Feb 28, 11:56 AM

Hume AI's Octave TTS Model Joins Sesame and ElevenLabs in Advancing Voice Technology

Hume AI has launched Octave, a new text-to-speech (TTS) model designed to create custom AI voices with tailored emotions. Octave, built on a large language model (LLM) specifically for TTS, enables it to understand the context of text and generate speech that reflects subtle meanings, emotions, and styles. Users can design voices using prompts and provide acting instructions to control the emotional delivery of the speech, making it suitable for applications in education, entertainment, and customer service. The upcoming Voice Cloning feature will allow replication of voices from brief audio samples.
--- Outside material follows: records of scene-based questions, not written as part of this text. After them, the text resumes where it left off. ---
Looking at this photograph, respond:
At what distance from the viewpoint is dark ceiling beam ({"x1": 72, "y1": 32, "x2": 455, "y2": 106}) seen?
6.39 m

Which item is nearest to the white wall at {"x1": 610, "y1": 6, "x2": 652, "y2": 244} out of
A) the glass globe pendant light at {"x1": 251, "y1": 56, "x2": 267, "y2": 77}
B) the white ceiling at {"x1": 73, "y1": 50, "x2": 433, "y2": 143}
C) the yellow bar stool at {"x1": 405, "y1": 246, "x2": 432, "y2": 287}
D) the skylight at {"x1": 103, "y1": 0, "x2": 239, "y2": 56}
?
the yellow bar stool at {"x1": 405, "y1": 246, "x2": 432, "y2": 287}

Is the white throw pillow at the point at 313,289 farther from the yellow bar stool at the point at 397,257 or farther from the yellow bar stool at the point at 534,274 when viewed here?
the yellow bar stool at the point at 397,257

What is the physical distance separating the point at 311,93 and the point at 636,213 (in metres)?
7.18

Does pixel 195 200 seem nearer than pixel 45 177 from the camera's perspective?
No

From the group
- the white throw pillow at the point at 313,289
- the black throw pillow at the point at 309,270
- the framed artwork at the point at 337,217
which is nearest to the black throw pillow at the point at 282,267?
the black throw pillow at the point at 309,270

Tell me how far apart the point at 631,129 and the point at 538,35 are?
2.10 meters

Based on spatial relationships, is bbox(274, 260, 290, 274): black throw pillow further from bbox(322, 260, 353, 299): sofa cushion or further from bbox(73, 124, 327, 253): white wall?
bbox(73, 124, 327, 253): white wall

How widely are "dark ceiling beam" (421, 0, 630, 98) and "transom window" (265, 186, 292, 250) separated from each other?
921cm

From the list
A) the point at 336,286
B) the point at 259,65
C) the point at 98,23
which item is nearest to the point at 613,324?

An internal study showed Octave was preferred for audio quality (71.6%), naturalness (51.7%), and fidelity to descriptions (57.7%). The Expressive TTS Arena invites public participation to evaluate and compare different TTS systems, promoting ongoing improvements for Octave. Sesame has introduced a new voice model that aims to achieve 'voice presence,' a quality that makes spoken interactions feel real, understood, and valued. The model, showcased through a demo featuring AI companions named Maya and Miles, focuses on emotional intelligence, conversational dynamics, contextual awareness, and consistent personality. This approach seeks to create more natural and engaging AI conversations. Sesame's research is based on a dataset of approximately 1 million hours of predominantly English audio, and three model sizes were trained: Tiny (1B backbone, 100M decoder), Small (3B backbone, 250M decoder), and Medium (8B backbone, 300M decoder). The company plans to open-source its research under an Apache 2.0 license to foster collaborative development. ElevenLabs has entered the speech-to-text market with Scribe, a model that claims to surpass competitors like Gemini 2.0 and Whisper v3 in accuracy. Scribe supports transcription in 99 languages, positioning ElevenLabs as a significant player in the AI-powered voice technology sector. The launch follows ElevenLabs' recent $180 million funding round, indicating strong investment in expanding its capabilities in voice technology.